### What needs to be done
Write out exactly the lines running from the one that contains "phylum: Chordata" through the end of the material.
(Task inputs Opens)
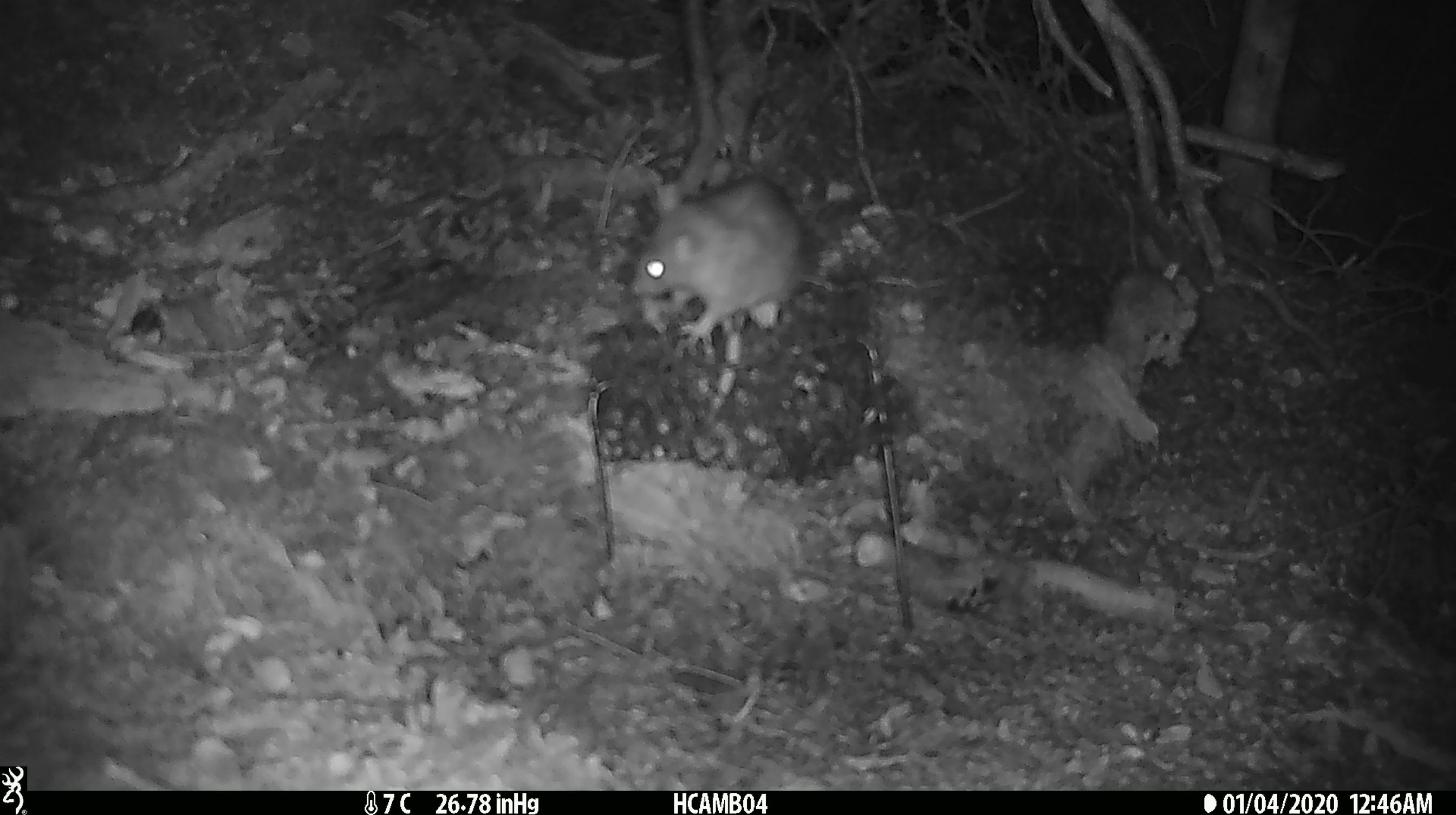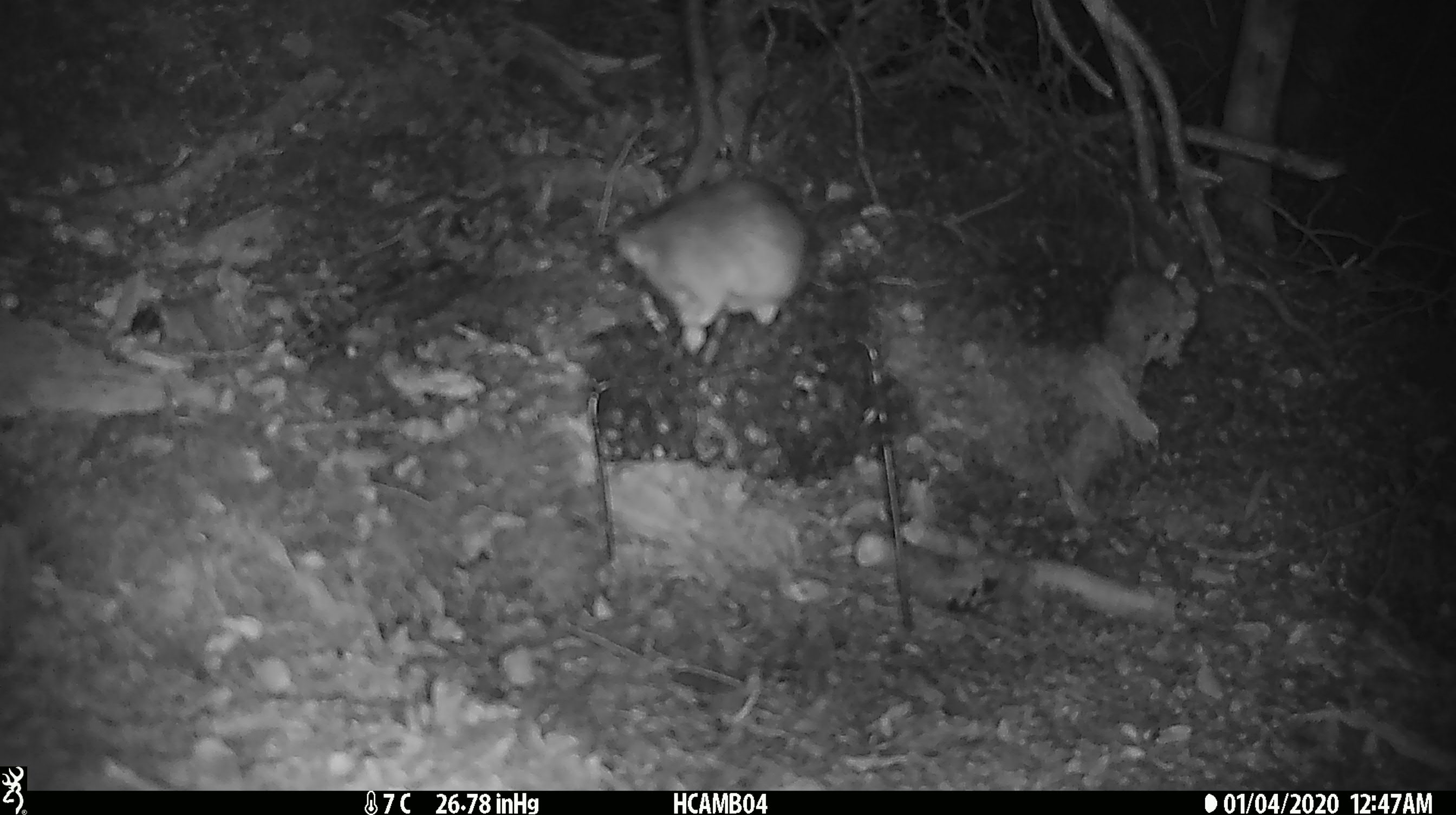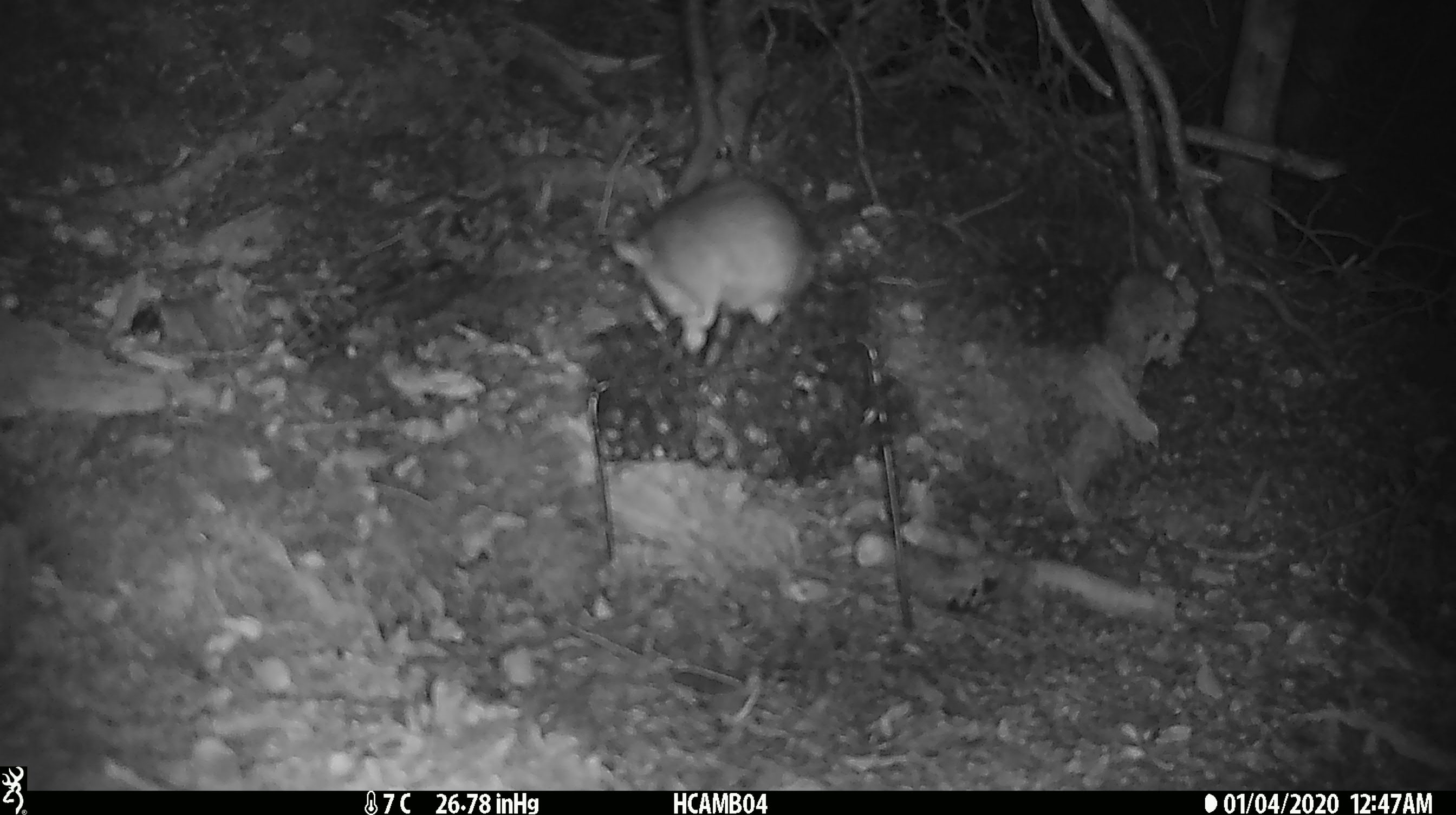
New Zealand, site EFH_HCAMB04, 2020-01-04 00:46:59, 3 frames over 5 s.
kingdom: Animalia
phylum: Chordata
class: Mammalia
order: Rodentia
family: Muridae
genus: Rattus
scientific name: Rattus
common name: rat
(Task inputs Closes)
### The completed task
phylum: Chordata
class: Mammalia
order: Rodentia
family: Muridae
genus: Rattus
scientific name: Rattus
common name: rat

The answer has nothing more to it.